“On the seventh day, God finished his work of creation, rested and said: ‘There will no longer be any maintenance of the houses and gardens of the dead in the municipality of Uccle!'”
God’s wrath is one possible explanation for the wilderness of this graveyard. Other, more profane theories make mention of negligent maintenance services or of Monuments and Landscapes wanting to protect the site’s rich biodiversity. Whatever it may be, certain is that this 1866 graveyard has slowly grown into a unique jungle since it was closed down in 1958.
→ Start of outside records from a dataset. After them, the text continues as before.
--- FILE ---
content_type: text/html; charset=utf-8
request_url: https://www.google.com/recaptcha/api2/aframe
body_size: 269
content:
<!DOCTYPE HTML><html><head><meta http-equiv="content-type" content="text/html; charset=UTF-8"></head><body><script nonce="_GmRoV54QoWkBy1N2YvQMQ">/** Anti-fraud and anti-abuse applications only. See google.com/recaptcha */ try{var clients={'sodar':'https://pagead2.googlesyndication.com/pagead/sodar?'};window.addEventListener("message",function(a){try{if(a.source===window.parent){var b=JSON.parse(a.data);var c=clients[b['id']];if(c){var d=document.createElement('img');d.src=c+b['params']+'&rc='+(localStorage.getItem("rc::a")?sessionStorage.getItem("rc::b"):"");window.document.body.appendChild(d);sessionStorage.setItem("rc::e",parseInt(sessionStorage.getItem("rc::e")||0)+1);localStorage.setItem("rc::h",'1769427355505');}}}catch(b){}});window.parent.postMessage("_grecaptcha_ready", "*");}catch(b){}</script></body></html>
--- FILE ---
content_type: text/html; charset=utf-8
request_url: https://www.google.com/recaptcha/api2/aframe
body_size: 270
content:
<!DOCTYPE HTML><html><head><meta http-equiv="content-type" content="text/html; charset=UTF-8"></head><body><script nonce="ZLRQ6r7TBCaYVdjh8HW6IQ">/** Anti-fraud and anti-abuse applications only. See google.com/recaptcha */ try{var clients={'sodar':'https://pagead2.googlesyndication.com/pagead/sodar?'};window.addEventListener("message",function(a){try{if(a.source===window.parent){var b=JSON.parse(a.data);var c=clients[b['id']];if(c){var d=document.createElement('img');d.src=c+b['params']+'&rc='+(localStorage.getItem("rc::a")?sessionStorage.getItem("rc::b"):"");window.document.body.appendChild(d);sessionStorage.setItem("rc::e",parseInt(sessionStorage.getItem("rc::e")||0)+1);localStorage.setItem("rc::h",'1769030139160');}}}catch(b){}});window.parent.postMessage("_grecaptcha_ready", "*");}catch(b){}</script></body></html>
Today, only the pathways are cleared from greenery, so that you and I can wander this forlorn necropolis. More than 200 different plant species can be found. They overgrow the dilapidated tombstones, chapels, mausoleums and rusty Jesuses. Some of the wealthiest politicians, architects, bankers, members of the nobility and Jewish families built their final mansions on these grounds – while fashionably keeping to the architectural styles that were in vogue at the time. Nowadays, branches embrace their magnificent funerary art pieces, as if wanting to prevent the beauty of this place from falling apart. Of one grave’s occupant you’ll probably have heard before: Georges Remi a.k.a. Hergé, the Belgian cartoonist. World famous for his comic albums ‘The Adventures of Tintin‘.
My final recommendations for one of my favorite hangouts in Brussels? Enter one of the tombs accessible for public. Do make sure you have a good light with you. And secondly: don’t forget to enjoy the ride that gets you to the cemetery!